### SHORT TASK:
Copy every item below word for word.

### Collection entries:
—————

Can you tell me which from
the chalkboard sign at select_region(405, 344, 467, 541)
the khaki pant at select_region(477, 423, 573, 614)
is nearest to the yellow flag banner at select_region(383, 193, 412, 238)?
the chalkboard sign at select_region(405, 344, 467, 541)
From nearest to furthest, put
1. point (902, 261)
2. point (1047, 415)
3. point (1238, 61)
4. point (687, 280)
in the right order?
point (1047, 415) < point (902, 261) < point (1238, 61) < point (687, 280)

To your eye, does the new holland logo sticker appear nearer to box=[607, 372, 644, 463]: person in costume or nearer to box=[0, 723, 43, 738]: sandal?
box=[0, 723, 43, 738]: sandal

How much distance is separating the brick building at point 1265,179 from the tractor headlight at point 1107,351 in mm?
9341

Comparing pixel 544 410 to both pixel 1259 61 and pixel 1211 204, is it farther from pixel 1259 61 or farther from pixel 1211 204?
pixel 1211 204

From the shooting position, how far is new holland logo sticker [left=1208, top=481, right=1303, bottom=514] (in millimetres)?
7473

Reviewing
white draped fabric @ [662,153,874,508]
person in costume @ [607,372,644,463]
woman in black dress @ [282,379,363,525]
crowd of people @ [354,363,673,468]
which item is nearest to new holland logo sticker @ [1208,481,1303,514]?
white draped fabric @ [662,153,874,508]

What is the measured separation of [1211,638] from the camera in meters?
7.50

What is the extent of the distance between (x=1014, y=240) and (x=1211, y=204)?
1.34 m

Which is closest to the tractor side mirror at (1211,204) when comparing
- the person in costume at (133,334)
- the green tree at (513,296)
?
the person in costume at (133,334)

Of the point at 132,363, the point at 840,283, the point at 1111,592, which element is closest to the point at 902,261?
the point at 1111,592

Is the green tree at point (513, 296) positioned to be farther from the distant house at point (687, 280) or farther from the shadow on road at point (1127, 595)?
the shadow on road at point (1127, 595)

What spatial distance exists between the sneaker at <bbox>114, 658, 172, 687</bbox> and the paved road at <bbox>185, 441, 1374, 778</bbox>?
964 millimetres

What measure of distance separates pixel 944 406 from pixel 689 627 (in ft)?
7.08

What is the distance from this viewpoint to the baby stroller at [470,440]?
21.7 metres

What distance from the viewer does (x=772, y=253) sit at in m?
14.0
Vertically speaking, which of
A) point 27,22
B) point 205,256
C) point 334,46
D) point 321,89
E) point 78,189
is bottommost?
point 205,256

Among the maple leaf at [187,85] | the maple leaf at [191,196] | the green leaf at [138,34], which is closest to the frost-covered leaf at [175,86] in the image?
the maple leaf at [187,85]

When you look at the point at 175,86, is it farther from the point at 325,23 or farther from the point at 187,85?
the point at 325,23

—————

### TASK SOLUTION:
Can you tell me which from
the chalkboard sign at select_region(405, 344, 467, 541)
the khaki pant at select_region(477, 423, 573, 614)
is nearest to the yellow flag banner at select_region(383, 193, 412, 238)?
the chalkboard sign at select_region(405, 344, 467, 541)
From nearest to furthest, put
1. point (902, 261)
2. point (1047, 415)
3. point (1238, 61)
4. point (687, 280)
in the right order?
point (1047, 415) < point (902, 261) < point (1238, 61) < point (687, 280)

To your eye, does the new holland logo sticker appear nearer to box=[607, 372, 644, 463]: person in costume or nearer to box=[0, 723, 43, 738]: sandal?
box=[0, 723, 43, 738]: sandal

How much distance is separating the brick building at point 1265,179 from the tractor headlight at point 1107,351 in mm?
9341

Comparing pixel 544 410 to both pixel 1259 61 and pixel 1211 204, is it farther from pixel 1259 61 or farther from pixel 1211 204?
pixel 1211 204

From the shooting position, how far is new holland logo sticker [left=1208, top=481, right=1303, bottom=514] (in millimetres)?
7473

Reviewing
white draped fabric @ [662,153,874,508]
person in costume @ [607,372,644,463]
woman in black dress @ [282,379,363,525]
crowd of people @ [354,363,673,468]
which item is nearest to new holland logo sticker @ [1208,481,1303,514]?
white draped fabric @ [662,153,874,508]

What is the measured separation of [1211,638] from the camera in meters?
7.50

What is the extent of the distance between (x=1014, y=240) and (x=1211, y=204)?
1.34 m

Which is closest to the tractor side mirror at (1211,204) when comparing
- the person in costume at (133,334)
- the green tree at (513,296)
?
the person in costume at (133,334)

Of the point at 132,363, the point at 840,283, the point at 1111,592, which element is closest to the point at 902,261?
the point at 1111,592

Is the green tree at point (513, 296) positioned to be farther from the distant house at point (687, 280) or farther from the shadow on road at point (1127, 595)?
the shadow on road at point (1127, 595)

What spatial distance exists between the sneaker at <bbox>114, 658, 172, 687</bbox> and the paved road at <bbox>185, 441, 1374, 778</bbox>?
964 millimetres

What measure of distance separates pixel 944 406 from pixel 689 627 (in ft)?
7.08

What is the distance from this viewpoint to the baby stroller at [470,440]?
21.7 metres

What distance from the viewer does (x=772, y=253) sit at in m?
14.0
Vertically speaking, which of
A) point 27,22
B) point 205,256
C) point 334,46
D) point 321,89
E) point 78,189
is bottommost?
point 205,256

Among the maple leaf at [187,85] | the maple leaf at [191,196] | the green leaf at [138,34], which is closest to the frost-covered leaf at [175,86] in the image?
the maple leaf at [187,85]

When you look at the point at 175,86, is it farther from the point at 325,23 or farther from the point at 187,85?
the point at 325,23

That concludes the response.